Creep and recovery curves are displayed in Figure 2. Generally, the addition of carrot pomace resulted in a decrease in maximum creep compliance (J_max), so a strengthening effect was observed. This strengthening effect suggested that cross-linking between pomace compounds and wheat proteins took place and that smaller amounts of free water were available in the dough system [33].

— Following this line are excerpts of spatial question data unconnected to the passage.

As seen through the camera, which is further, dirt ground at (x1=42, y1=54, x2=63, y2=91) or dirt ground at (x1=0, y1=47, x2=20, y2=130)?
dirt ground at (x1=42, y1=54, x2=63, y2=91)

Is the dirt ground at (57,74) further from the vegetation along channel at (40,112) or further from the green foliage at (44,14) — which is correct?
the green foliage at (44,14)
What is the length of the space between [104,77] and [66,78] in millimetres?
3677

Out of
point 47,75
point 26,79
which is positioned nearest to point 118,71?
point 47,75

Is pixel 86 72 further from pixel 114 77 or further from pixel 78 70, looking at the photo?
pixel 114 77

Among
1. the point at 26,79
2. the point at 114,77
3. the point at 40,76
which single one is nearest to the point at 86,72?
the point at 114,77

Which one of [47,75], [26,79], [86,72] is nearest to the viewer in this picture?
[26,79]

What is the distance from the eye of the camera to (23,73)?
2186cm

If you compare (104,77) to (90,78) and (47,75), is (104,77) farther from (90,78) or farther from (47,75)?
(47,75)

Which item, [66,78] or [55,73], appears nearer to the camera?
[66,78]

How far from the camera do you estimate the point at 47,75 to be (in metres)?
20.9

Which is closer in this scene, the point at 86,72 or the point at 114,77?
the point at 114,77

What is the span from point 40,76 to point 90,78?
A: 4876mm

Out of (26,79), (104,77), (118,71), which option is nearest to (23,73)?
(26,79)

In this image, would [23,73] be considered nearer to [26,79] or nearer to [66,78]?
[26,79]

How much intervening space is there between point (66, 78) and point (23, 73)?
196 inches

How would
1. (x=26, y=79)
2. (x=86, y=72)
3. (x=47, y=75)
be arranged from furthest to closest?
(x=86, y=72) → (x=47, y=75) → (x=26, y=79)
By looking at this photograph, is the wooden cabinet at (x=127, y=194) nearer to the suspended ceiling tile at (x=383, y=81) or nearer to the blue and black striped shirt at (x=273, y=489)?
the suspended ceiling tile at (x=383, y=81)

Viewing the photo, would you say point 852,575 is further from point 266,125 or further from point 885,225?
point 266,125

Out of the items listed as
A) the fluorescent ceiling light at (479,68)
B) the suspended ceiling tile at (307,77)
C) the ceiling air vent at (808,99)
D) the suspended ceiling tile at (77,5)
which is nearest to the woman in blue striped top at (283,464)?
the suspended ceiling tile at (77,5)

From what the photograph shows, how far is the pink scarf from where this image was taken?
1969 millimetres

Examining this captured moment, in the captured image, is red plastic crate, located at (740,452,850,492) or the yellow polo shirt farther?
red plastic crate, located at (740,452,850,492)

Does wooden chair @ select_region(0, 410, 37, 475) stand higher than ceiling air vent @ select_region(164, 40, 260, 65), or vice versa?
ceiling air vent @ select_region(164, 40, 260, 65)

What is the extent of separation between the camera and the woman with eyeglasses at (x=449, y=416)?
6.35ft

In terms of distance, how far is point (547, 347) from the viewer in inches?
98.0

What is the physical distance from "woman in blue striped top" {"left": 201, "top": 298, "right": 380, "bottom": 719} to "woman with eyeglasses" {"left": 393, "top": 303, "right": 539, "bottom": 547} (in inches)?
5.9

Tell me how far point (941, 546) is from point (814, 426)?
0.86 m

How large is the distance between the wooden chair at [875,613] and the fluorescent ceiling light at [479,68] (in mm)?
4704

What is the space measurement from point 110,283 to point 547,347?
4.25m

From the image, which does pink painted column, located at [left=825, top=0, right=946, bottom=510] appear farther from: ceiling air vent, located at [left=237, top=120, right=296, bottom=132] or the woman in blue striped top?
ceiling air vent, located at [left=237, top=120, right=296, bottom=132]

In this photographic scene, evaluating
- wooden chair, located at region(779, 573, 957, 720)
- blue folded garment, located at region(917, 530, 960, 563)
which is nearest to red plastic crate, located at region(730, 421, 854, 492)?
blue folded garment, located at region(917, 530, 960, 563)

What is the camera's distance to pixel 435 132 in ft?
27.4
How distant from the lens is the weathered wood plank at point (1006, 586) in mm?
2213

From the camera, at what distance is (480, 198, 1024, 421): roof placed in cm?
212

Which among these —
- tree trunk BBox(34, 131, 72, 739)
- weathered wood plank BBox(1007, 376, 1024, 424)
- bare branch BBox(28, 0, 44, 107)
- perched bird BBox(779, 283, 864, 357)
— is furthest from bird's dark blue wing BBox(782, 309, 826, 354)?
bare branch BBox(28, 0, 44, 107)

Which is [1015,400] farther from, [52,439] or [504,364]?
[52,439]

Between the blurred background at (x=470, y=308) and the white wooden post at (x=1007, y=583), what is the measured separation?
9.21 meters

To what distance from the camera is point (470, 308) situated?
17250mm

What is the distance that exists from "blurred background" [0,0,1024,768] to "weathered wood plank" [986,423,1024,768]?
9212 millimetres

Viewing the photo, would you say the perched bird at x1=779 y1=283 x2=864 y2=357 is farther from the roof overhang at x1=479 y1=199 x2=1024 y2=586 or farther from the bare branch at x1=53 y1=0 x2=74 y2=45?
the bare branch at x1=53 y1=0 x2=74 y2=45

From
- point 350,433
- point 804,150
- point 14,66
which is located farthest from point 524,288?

It has been suggested that the strengthening of dough with fiber-rich ingredients may be due to conformational alterations of gluten proteins resulting from the addition of fibers, causing a stiffer dough matrix [34]. Furthermore, rheological behavior modifications can also be due to the microstructural reordering caused by the presence of fiber particles from carrot pomace since these particles are distributed within the starch–protein network [34]. Dough recovery also decreased as the addition level of carrot pomace increased, with some exceptions. It has been proved that polyphenols from plants impact dough rheology [6] and may exert a strengthening effect [7]. Similar to our findings, Lei et al. [35] also reported that the increase in wheat bran insoluble fiber content in noodle dough resulted in a decrease in creep deformation of the samples in both the creeping step and the recovery step due to the restriction of the hydration of starch and protein in pasta dough, leading to higher mechanical strength.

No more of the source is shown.